Garion desmontó y dio una fuerte palmada sobre la grupa de Chretienne. El gran caballo pardo se giró y corrió hacia el lugar donde se ocultaban los demás.
—¿En qué demonios estaría pensando Ce'Nedra? —dijo Garion, furioso.
—No creo que haya pensado —gruñó Belgarath—. Los últimos días se ha comportado de un modo extraño. Ahora acabemos con esto. Cuando antes la encontremos, antes volveremos con los demás. Tu tía investigará este asunto. —El cuerpo del anciano comenzaba a desdibujarse y a transformarse en el de un enorme lobo gris—. Tú irás delante —le dijo a Garion con un gruñido—, pues estás más familiarizado con su olor.
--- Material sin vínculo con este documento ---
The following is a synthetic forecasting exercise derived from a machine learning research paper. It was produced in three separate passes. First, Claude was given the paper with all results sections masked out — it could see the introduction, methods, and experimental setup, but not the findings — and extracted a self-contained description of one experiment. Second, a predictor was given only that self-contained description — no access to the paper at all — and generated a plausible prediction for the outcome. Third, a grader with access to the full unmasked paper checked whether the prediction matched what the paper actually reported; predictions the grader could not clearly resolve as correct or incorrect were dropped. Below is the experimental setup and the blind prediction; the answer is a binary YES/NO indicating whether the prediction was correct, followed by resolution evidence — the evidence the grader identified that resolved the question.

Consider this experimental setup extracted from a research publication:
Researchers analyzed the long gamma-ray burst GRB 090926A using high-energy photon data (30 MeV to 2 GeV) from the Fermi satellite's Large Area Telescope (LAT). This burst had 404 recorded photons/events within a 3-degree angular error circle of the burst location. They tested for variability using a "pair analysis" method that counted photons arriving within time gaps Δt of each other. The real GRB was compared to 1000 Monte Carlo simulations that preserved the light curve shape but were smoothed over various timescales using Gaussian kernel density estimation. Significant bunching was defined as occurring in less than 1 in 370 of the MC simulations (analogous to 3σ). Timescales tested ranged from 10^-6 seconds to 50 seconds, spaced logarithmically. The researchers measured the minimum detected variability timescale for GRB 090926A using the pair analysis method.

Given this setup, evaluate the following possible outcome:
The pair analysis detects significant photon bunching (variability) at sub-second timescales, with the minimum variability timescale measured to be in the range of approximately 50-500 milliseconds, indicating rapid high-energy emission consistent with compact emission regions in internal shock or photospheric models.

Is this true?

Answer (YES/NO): NO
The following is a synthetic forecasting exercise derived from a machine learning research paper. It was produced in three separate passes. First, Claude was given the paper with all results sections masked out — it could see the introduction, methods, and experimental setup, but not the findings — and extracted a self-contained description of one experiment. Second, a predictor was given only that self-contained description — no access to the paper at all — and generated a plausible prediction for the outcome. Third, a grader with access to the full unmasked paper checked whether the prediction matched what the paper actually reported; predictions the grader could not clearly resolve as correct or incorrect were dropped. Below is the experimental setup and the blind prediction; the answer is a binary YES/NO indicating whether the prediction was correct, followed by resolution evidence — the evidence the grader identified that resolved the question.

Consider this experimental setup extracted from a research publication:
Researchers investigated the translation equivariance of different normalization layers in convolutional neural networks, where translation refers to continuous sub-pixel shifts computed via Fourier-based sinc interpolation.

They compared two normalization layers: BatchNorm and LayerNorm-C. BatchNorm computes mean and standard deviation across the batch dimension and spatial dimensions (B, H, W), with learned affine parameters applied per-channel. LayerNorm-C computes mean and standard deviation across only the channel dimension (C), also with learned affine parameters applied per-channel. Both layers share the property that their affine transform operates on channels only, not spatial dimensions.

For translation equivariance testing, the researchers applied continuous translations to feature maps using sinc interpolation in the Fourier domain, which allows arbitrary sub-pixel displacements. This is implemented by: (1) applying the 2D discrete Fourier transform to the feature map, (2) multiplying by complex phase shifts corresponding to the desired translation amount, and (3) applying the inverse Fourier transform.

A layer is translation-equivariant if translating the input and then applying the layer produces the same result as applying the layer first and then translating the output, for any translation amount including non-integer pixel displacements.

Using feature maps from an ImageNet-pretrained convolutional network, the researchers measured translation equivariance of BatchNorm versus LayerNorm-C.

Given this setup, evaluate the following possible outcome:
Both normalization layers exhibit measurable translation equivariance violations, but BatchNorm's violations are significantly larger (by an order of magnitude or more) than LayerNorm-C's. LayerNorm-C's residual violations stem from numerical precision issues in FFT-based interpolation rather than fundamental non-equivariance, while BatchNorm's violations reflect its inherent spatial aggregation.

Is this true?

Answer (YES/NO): NO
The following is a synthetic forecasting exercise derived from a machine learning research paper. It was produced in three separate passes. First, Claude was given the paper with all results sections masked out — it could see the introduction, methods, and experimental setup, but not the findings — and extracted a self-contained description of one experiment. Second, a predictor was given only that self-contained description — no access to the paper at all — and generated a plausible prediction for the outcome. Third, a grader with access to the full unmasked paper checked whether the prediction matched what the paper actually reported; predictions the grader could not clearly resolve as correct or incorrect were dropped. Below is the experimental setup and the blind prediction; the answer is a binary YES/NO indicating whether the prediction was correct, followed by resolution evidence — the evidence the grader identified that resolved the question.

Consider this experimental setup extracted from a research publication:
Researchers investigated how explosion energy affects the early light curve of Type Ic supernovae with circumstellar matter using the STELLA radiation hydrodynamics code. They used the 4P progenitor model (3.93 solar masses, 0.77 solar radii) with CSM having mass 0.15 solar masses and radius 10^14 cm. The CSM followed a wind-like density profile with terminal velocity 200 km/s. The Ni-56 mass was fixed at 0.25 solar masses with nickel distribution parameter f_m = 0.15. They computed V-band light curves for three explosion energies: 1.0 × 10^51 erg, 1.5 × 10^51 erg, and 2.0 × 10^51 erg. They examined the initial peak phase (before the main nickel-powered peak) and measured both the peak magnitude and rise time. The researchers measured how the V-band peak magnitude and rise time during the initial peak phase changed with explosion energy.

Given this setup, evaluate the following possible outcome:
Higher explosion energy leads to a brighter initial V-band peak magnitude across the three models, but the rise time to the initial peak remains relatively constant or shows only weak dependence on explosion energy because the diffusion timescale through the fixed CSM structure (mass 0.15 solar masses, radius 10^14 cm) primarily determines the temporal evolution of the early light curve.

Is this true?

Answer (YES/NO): NO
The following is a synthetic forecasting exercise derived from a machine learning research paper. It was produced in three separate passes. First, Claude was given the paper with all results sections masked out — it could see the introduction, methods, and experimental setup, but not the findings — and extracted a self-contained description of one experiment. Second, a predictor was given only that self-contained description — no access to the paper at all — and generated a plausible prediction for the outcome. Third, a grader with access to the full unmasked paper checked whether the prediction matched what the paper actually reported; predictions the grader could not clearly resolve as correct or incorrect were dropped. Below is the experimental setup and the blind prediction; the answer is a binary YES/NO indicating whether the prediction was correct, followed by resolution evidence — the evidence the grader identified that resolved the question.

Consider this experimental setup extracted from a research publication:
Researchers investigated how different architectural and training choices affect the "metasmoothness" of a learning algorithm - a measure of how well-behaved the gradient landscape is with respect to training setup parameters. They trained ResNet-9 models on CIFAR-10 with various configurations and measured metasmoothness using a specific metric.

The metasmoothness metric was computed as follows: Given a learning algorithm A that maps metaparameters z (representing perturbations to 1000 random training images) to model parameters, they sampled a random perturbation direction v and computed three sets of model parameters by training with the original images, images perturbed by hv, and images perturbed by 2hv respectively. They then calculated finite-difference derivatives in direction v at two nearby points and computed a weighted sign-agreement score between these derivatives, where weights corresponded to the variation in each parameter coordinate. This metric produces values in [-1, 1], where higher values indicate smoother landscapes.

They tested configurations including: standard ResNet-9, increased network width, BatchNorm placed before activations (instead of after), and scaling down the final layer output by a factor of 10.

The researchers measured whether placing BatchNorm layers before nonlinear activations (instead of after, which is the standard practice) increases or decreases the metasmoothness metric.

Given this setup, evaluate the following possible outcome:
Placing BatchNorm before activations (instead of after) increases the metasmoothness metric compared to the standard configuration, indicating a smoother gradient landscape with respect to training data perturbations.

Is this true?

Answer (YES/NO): YES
Garion se transformó en lobo y luego fue de un sitio a otro hasta que captó el familiar aroma de Ce'Nedra.
—Ha ido por allí —dijo en el lenguaje de los lobos.
—¿Es un rastro reciente? —preguntó Belgarath.
—No tiene más de media hora —respondió Garion preparándose para la carrera.
—Bien. Vamos a buscarla.
Y los dos corrieron a través del bosque con los hocicos pegados al suelo, como si estuvieran cazando.
La encontraron un cuarto de hora después. Parecía muy dichosa y cantaba suavemente al bulto que sostenía con ternura entre los brazos.
—¡No la asustes! —advirtió Belgarath—. No se encuentra bien. Diga lo que diga, limítate a darle la razón.
Los dos hombres recuperaron su forma natural.
Al verlos, Ce'Nedra dejó escapar un gritito de alegría.
—¡Oh, Garion! —exclamó mientras corría hacia ellos—. ¡Mira! ¡Arell ha encontrado a nuestro pequeño!
—Arell, pero si Arell está...
—¡Calla! —dijo Belgarath en un murmullo apremiante—. ¡Conseguirás que le dé un ataque de histeria!
—Eh..., qué bien, es maravilloso —respondió Garion con fingida naturalidad.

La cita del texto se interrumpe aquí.